“Finally, all of you, be like-minded, be sympathetic, love one another, be compassionate and humble.” I Peter 3:8
Last night I had a great time with my home fellowship group. It is no secret that I love talking about the topic of God. I truly enjoy listening to all of their input and ideas. I have never felt more relaxed than being around fellow Christians but is it supposed to be that way?
In our discussion, we talked about being in our “Christian” bubbles. Once a person gets saved they get comfortable; not always but most of the time that is where they stay. I am really guilty of that. I used to have a lot of non-Christian friends but those same friends were the ones who gave me the excuse to do non-Christian things. I used to smoke, drink, curse, belittle people, carry around hatred and bitterness, and some things that I really do not care to mention but lets just say I broke every commandment.
When I recommitted my life to Christ I took it seriously. Sure I have made mistakes along the way but have also made, nearly, a one-hundred eighty degree change. Unfortunately, that meant disconnecting myself from all of my non-Christian friends. I placed myself in the bubble. But does God really want that? I don’t believe so.

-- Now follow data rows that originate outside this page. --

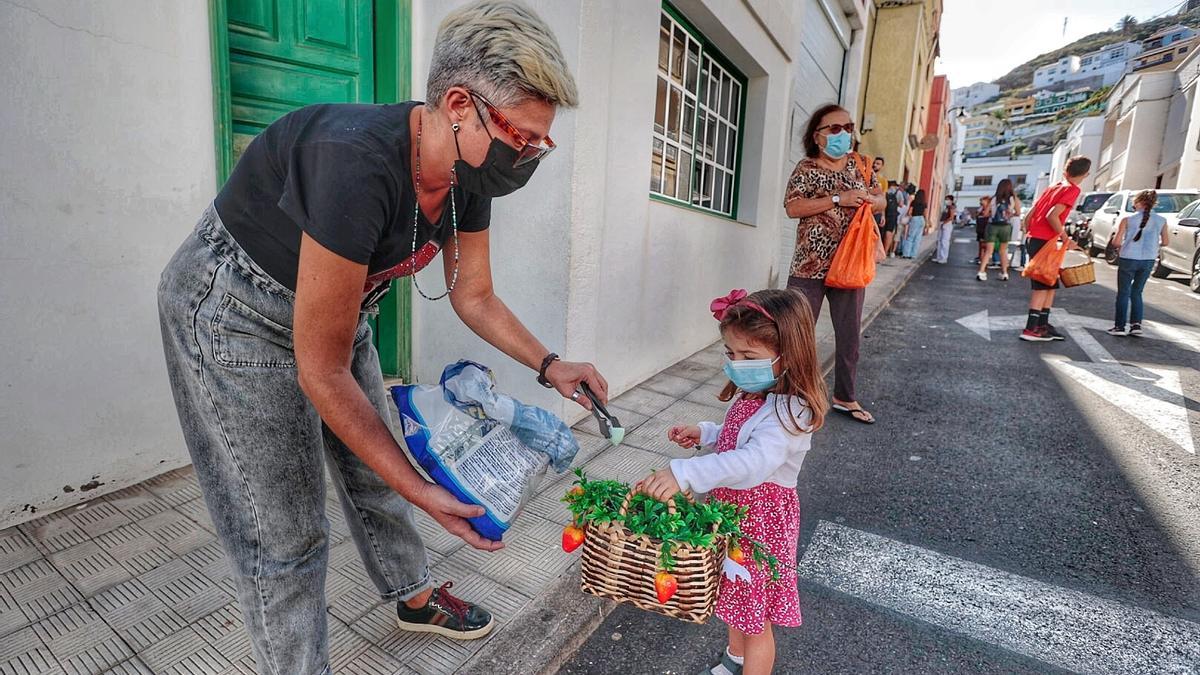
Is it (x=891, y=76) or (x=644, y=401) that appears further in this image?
(x=891, y=76)

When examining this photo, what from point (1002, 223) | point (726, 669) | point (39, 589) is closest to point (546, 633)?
point (726, 669)

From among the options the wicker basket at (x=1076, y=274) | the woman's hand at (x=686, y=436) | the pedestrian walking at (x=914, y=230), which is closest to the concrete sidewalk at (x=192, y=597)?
the woman's hand at (x=686, y=436)

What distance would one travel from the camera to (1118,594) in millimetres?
2609

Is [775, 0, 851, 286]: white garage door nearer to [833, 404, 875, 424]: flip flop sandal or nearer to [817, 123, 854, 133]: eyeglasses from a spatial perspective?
[817, 123, 854, 133]: eyeglasses

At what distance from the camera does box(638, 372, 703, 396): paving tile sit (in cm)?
498

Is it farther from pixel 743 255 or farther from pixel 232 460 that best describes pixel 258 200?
pixel 743 255

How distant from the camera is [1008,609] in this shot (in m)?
2.48

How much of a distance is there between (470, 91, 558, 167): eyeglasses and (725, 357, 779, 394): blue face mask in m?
0.92

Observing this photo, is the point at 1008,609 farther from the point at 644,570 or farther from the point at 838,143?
the point at 838,143

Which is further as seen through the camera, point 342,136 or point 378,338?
point 378,338

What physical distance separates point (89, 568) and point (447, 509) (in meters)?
1.98

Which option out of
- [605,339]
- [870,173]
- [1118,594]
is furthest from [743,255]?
[1118,594]

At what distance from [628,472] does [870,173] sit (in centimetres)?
281

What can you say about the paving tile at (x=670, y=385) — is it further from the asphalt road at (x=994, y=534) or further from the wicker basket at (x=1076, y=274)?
the wicker basket at (x=1076, y=274)
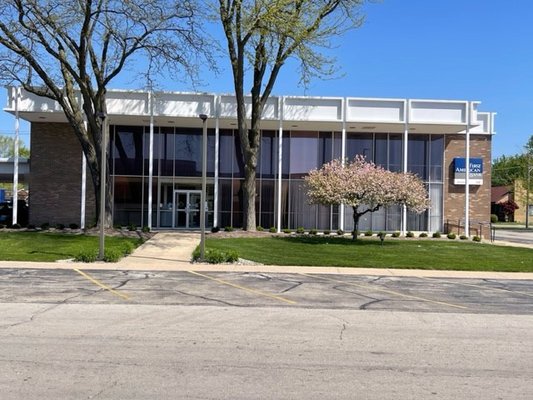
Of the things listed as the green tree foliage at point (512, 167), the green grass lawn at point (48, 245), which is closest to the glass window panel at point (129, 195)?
the green grass lawn at point (48, 245)

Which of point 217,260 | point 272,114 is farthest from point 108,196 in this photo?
point 217,260

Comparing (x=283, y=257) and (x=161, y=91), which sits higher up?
(x=161, y=91)

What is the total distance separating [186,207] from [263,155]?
17.5 ft

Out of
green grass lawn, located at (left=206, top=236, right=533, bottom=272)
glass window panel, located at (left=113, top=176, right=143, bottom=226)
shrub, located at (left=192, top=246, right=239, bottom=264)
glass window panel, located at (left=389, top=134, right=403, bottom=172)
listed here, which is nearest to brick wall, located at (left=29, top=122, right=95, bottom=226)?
glass window panel, located at (left=113, top=176, right=143, bottom=226)

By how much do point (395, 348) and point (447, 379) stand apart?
1335 mm

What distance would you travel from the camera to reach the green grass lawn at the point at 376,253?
685 inches

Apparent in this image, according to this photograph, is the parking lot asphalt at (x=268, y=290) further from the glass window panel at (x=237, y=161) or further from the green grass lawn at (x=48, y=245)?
the glass window panel at (x=237, y=161)

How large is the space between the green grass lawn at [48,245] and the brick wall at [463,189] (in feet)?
61.5

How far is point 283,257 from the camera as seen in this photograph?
60.0 ft

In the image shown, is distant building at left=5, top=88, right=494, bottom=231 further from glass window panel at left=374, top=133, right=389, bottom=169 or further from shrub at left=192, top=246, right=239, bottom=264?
shrub at left=192, top=246, right=239, bottom=264

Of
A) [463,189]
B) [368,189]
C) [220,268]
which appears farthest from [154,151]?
[463,189]

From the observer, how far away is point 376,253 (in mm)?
20078

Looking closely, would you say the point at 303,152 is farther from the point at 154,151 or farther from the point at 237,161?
the point at 154,151

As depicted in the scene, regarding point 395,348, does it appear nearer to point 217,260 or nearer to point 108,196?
point 217,260
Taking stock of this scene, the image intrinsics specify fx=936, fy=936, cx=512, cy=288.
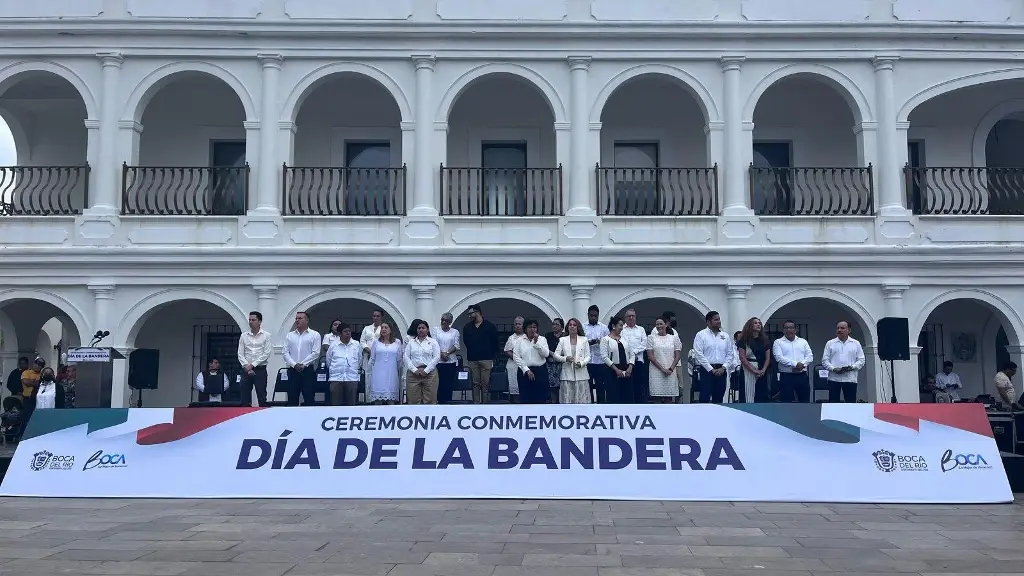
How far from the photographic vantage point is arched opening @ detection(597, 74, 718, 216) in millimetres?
18562

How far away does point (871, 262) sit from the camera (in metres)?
17.0

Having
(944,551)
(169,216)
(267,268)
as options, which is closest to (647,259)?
(267,268)

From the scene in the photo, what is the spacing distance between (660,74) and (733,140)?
6.02ft

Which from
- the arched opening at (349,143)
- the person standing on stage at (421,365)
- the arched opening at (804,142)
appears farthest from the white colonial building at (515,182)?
the person standing on stage at (421,365)

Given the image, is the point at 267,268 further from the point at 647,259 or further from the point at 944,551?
the point at 944,551

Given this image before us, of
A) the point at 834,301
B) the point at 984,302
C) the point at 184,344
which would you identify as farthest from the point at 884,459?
the point at 184,344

The verse does not say be sympathetic, love or be compassionate and humble to only Christians. I completely understand that it is easier but since when did He tell us life and doing His work would be easy?
The Great Commission tells us to learn about Christ and then go tell others but all to often we skip over the second part. We get really used to going to church on Sundays, having Bible study groups with our friends and praying for each other but forget or ignore the fact that Christ came to heal the sick (save the lost). As “little Christs” we are to do the same so how did He do it? He humbled Himself, putting others first.
You don’t need to agree with how a person is acting in order to show them compassion, love, and sympathy, just humble yourselves.
I am grateful for the work He is doing in me to create a more humble version of myself.